Found this pic on the Monero subreddit....
Nice, but why is gold only partially fungible? I think any element is 100% fungible correct?
Good question.
Here in the real world, gold is only semi-fungible because:
A. Bullion contains a fingerprint of radioisotopes and trace minerals that betrays its origin. No bullion is 100% pure. And 100% purity would function as an identifying characteristic.
B. Larger bars often have a serial number.
C. The possibility of/propensity for whitelisting is non-trivial, because there is a movement akin to the "ZOMG Blood Diamonds" social justice bullshit which seeks to curtail the market's supply of non-kosher "conflict minerals."
D. The particular form factor of gold bullion is not trivially alterable and alterations (IE smelting/refining/repouring) incur thermodynamic and transactional/economic friction.
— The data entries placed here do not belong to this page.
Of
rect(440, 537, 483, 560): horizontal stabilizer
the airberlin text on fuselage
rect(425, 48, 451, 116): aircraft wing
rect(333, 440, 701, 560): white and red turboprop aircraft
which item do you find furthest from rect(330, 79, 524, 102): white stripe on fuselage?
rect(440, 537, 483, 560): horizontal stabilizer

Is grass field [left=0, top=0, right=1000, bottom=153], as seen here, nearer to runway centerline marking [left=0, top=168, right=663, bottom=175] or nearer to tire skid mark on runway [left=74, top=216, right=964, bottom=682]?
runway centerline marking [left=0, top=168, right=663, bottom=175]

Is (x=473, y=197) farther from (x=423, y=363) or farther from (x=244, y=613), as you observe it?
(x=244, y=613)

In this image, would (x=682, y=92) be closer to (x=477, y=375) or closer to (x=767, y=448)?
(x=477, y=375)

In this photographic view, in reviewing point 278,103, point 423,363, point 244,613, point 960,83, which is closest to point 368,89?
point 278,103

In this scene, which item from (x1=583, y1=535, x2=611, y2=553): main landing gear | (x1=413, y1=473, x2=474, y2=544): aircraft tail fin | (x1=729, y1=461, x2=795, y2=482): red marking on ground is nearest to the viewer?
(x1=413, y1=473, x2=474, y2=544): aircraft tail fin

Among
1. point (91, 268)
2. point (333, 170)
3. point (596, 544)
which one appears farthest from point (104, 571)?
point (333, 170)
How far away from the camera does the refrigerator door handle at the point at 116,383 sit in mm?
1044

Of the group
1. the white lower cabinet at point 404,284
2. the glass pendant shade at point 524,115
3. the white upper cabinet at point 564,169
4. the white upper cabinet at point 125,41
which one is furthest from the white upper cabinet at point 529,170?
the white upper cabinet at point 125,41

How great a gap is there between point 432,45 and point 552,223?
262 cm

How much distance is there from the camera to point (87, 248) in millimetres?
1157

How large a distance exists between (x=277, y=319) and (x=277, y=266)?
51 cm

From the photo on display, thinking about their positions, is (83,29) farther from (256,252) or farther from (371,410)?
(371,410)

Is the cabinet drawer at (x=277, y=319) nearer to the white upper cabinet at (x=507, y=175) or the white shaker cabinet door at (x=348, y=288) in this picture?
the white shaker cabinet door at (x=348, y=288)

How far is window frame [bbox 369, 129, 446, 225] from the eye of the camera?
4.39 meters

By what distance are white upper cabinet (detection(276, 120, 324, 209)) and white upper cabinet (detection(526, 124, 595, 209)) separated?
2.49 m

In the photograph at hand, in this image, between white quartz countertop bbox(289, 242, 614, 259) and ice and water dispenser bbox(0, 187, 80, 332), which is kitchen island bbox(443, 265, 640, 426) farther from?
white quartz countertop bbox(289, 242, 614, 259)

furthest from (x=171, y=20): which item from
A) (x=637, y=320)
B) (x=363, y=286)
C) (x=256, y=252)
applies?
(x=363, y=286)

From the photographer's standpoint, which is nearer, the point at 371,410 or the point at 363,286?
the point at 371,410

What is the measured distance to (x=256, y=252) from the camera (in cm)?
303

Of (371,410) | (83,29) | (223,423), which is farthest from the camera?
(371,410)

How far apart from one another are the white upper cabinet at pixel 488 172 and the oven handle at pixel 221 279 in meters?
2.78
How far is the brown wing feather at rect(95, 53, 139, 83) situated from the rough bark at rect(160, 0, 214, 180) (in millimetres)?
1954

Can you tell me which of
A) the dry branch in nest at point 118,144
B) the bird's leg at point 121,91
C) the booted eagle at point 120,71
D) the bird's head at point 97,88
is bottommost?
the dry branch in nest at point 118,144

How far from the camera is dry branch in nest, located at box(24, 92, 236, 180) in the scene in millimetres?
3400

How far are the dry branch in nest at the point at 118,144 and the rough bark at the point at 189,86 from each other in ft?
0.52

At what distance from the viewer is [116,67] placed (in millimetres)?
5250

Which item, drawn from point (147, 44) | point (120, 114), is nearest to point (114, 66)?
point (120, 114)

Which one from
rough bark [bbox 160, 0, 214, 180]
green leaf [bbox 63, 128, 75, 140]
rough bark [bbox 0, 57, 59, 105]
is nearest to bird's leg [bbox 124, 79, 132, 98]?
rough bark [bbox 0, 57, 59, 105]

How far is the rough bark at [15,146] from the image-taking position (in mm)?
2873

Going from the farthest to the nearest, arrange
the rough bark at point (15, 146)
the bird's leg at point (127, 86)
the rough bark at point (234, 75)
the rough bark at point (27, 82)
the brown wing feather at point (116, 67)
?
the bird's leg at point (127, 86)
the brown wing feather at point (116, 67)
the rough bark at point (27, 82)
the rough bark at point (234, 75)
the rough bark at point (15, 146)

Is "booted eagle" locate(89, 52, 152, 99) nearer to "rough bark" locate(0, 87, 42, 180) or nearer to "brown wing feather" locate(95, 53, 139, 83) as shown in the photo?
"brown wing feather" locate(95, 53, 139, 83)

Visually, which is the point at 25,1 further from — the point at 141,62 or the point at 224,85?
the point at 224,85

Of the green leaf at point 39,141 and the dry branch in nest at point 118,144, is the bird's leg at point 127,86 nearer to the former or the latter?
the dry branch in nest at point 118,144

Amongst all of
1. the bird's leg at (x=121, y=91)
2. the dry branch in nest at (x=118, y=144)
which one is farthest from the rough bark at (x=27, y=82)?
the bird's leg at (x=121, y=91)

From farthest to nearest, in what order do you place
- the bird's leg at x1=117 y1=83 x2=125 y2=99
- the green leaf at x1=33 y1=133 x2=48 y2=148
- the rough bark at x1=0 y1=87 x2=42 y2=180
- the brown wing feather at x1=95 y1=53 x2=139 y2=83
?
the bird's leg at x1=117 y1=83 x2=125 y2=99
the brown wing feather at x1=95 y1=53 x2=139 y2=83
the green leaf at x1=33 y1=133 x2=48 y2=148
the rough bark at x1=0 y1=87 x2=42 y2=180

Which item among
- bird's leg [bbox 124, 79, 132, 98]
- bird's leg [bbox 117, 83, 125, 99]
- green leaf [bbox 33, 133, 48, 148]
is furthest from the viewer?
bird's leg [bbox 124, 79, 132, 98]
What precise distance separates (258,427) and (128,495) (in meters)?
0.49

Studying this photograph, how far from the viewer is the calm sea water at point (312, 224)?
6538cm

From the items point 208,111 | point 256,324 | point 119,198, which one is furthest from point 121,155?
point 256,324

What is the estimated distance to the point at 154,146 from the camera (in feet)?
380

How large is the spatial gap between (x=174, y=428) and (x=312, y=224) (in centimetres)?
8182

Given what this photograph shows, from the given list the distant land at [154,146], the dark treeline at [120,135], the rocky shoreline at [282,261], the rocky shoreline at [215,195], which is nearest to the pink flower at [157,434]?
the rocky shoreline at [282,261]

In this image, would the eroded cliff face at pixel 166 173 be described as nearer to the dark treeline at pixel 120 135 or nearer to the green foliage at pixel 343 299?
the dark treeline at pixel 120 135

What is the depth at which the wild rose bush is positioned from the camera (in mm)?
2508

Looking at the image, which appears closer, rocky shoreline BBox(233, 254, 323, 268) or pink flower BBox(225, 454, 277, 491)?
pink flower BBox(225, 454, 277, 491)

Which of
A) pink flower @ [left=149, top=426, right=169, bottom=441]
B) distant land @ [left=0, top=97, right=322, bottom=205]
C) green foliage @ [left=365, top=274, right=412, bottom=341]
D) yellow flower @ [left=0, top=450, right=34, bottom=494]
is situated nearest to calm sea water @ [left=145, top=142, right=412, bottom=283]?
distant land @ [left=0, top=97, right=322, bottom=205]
Even in nature, gold nuggets are unique.
Perhaps the best illustration of this is when you try to sell 1oz of gold to your local coin store, and the price depends on whether that 1oz is in the form of an American Gold Eagle, Panda, Maple/Brit/Philly, generic round, shot, or 14k jewelery.
In contrast, the price of 1 XMR is always the same whether it was mined by a Chinese botnet and previously used to pay Hillary's friends in ISIS or freshly mined by Fluffypony and never previously transferred, because there's no way to tell the difference.